Weather patterns in the southwestern part of the United States are changing from moisture states to drier climate states, according to a new federally funded study that analyzed data from climate patterns between 1979 and 2014.
Drier climate states are expected as a consequence of global warming, said the study lead author Andreas Prein of the National Center for Atmospheric Research. Scientists concluded that rare will be the years when atmospheric conditions that bring rain and snow will overcome atmospheric conditions that create drier states.
Andreas Prein explained that droughts are also occurring more easily in the southwestern U.S. However, study authors did not emphasize in the effects of climate change in the increment of frequency and duration of droughts, but they are expecting to continue the investigations in order to understand the effects of global warming and droughts in the region.
“We show that in the North Atlantic and Midwest region precipitation intensity changes are the major driver of increasing precipitation trends. In the U.S. Southwest, however, weather type frequency changes lead to a significant precipitation decrease of up to −25% related to an increase in anticyclonic conditions in the North East Pacific,” wrote the authors in a study that was published Thursday in the journal Geophysical Research Letters.
Results would appear to show that San Francisco, Los Angeles, Las Vegas, Phoenix, Albuquerque, Salt Lake City and Cheyenne are the areas that are more prone to dry climate states, according to USA Today.
Mari Tye, a scientist at the National Center for Atmospheric Research and study co-author, said that understanding how changing weather pattern frequencies impact total precipitation in the country is fundamental to water resource managers, because they can plan the construction of water storing infrastructures depending on registers of droughts and floods.
The study, which was funded by the National Science Foundation and the Research Partnership to Secure Energy for America, seems to suggest that when the Earth temperature increases, the ground turns drier and droughts occur more rapidly.
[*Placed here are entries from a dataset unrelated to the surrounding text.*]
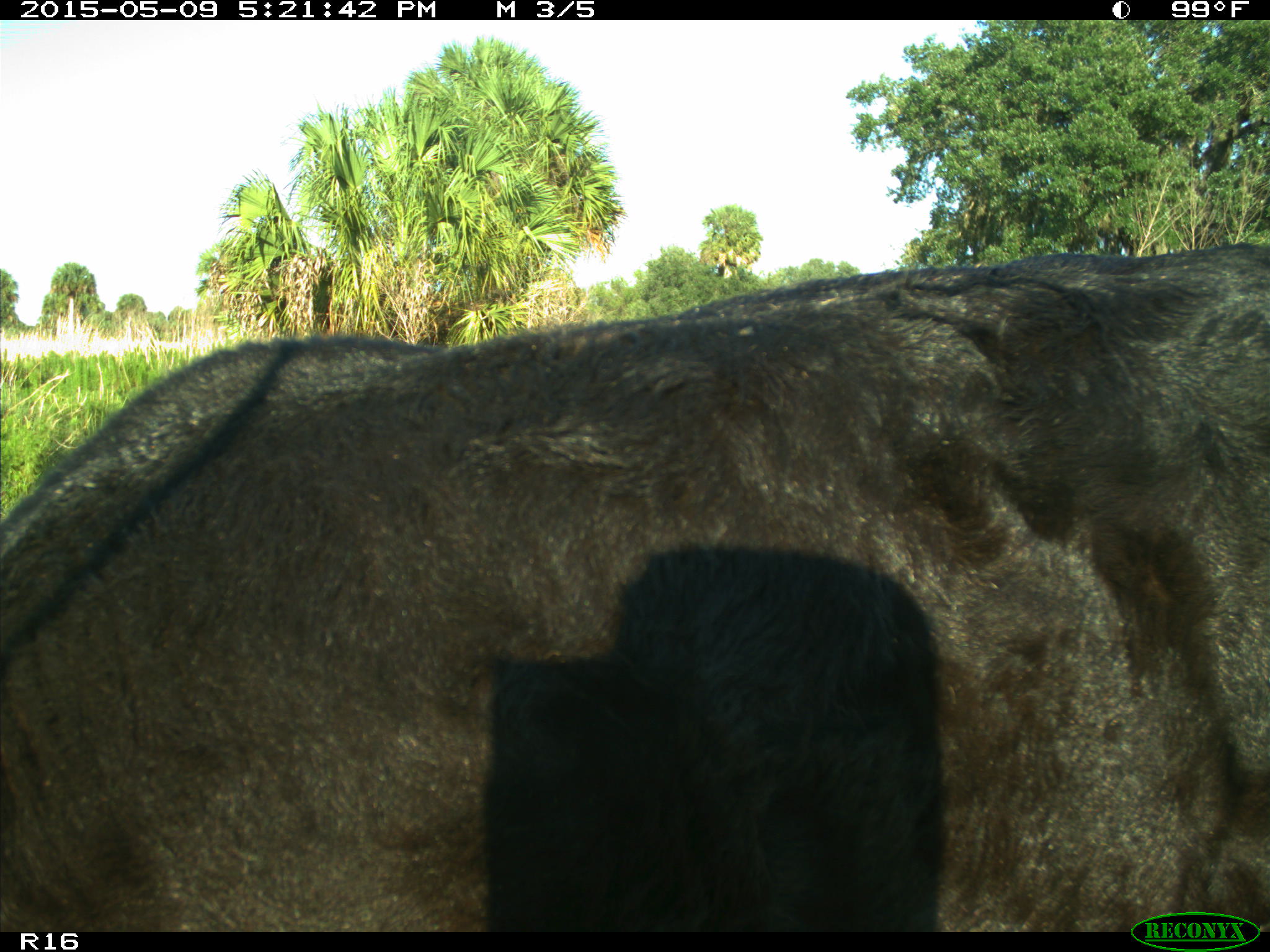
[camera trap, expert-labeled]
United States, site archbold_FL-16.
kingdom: Animalia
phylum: Chordata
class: Mammalia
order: Artiodactyla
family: Suidae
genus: Sus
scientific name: Sus scrofa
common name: wild boar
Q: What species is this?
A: Sus scrofa (wild boar).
Co-author Greg Holland explained that because of a decrease in the frequency of rainfalls in the Southeast, droughts are being more intense.
Droughts are already a worldwide problem. During the last three years, thousands of Syrians have been migrating to Europe as a consequence of war-related conflicts but also because of droughts in the region. Last year, some scientists expected the establishment of a U.N. body, specially dedicated to provide a warning system of droughts, during the U.N. climate event in New York City. However, the institution was not consolidated because governments are not putting enough attention to the problem, said analysts at The Guardian.